There is a myth that since the time of the con of the Roman Empire to Christianity in 313 A.D. Reformation that the Catholic Church lived in relative peace. policy position paper example is false; the Church was constantly under attack. Heresies, Islam, and other less organized pagans always had the Church busy fighting on the side of Truth. From 300 A.D. to 600 A.D., the Church was affected with the heresy of Arianism. The heresy caused many men and many clergy to be led astray. After the Church’s battle with Arianism, Mohammed and his new religion, Islam, rose to power and overwhelmed most of the Orient. Islam and Christianity were at war with each other since Islam’s creation up until the Reformation. Between battles with Islam, pagans from Scandinavia and Mongols from Asia tried to battle Christian Europe, but they were less organized and easily defeated. Christian unity was incredibly strong for the first twelve hundred years of its existence because the Christians were always defending their faith against an outside opponent.
There was not time for any internal dissention, everyone got along because they had an attitude of “we” verse “them.” Since a Christian was a Christian, it didn’t matter their theology or how they lived their life, or how the Church lead its people. As long as a person was not Islamic or from another outside group, everyone got along. We Can Write Custom Essays on The Reformation for You! But, after the twelfth century, the pressure from outside forces that Christianity was fighting against diminished. With no need for strong Christian identity, heresy and dissention began to pop up throughout Christendom. For example, the Albigensian movement, they had a belief in a doctrine of a dual godhead. There was a good god and an evil god. This heresy spread through much of southern France before it was extinguished. After the extinguishing of the Albigensian heresy, there was a time of piece for about eighty years.
From 1220 A.D. to 1300 A.D. Europe lived in a full Catholic society. The whole of Europe was under one belief and one spiritual head. Heresy and revolt started to creep in to European society starting in the fourteenth century.
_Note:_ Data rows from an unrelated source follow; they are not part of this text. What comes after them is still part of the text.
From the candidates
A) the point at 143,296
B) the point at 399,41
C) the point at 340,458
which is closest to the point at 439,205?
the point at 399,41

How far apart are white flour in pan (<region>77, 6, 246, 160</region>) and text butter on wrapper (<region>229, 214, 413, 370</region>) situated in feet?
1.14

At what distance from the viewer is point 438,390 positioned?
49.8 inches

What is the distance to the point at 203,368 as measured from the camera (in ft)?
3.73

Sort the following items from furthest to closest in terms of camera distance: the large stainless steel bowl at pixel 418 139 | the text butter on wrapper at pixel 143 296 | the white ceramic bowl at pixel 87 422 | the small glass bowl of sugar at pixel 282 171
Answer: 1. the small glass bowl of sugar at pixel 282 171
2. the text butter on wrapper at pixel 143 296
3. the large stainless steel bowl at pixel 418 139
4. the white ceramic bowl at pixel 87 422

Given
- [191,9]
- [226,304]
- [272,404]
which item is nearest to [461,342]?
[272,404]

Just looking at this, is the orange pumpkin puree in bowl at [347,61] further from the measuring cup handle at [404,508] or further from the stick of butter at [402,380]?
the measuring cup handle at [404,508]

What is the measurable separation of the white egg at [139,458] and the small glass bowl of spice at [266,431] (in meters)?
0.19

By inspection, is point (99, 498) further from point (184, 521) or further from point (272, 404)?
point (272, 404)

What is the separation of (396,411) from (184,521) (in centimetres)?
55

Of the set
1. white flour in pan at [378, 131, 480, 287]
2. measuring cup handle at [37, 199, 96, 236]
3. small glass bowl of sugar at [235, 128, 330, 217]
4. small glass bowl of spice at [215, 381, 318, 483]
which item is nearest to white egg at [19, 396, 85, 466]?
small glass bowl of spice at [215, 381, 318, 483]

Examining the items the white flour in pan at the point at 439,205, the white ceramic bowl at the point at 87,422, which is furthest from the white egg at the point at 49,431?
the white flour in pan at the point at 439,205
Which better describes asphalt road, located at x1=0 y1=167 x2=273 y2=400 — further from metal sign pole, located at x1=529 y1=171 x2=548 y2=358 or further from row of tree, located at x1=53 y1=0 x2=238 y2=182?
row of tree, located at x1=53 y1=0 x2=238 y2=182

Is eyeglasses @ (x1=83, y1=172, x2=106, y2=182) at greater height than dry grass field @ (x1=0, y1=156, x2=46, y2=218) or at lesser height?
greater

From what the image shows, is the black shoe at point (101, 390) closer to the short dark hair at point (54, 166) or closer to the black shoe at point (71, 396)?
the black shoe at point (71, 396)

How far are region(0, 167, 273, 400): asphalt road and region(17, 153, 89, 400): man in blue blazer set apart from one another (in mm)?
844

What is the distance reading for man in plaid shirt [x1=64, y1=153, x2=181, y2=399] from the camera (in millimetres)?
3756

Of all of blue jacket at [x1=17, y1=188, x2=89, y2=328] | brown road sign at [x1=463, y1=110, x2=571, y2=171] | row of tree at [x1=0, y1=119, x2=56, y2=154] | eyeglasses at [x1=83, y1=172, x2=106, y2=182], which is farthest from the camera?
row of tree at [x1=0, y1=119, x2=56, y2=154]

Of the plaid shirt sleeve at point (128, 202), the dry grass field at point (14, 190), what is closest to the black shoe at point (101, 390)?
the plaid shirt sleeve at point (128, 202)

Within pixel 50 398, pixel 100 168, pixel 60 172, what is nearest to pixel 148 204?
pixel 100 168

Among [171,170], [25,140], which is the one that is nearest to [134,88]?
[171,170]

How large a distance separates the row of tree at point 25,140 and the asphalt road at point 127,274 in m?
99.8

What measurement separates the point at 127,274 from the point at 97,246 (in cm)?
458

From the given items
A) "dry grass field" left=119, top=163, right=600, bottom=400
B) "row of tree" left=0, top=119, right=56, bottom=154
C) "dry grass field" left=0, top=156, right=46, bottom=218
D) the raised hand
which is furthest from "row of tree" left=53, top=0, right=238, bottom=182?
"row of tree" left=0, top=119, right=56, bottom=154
Small spiritual revolts started appearing for the first time. The most notable movements were the movement by Wycliffe and at the very end of the century the Hussite movement. Wycliffe who died in 1384 is considered the “morning star” by some Protestant historians because to some people his movement is the beginning of the Reformation. His movement though strong, was short and only affected a small part of Europe. John Huss and the Hussites of Bohemia were another strong spiritual movement that started about almost exactly one hundred years before Martin Luther. The Hussite movement was also a strong movement, but was very nationalistic. The Bohemians joined Huss not out of theological beliefs, but out of national pride.
The ground was prepared for a catastrophe by the end of the fourteenth century, but still no fatal course made the Reformation inevitable (Belloc 14). By the time of the start of the Reformation the doctrinal novelties of Wycliffe, Huss, and others had already faded away. Many generations had already passed by before Luther’s first protest. Though there were spiritual revolts in the fourteenth century, there were many Catholic spiritual triumphs going on at the same time. There was the rise of the great monastic Orders of St. Francis and St. Dominic and the philosophy and theology of St. Thomas. One of the most detrimental causes of the weakening of the papacy was the unnatural migration to Avignon. For centuries, Europe was use to the conflict between the papacy and the empire. The emperor was the head of lay power and the pope was the head of spiritual power. The papacy eventually won the battle, but at high costs. The papacy heavily taxed Europe, especially England (Belloc 16). With the empire fallen, the papacy had full control over the temporal and spiritual fields. Data has been generated with Essay Freelance Writers!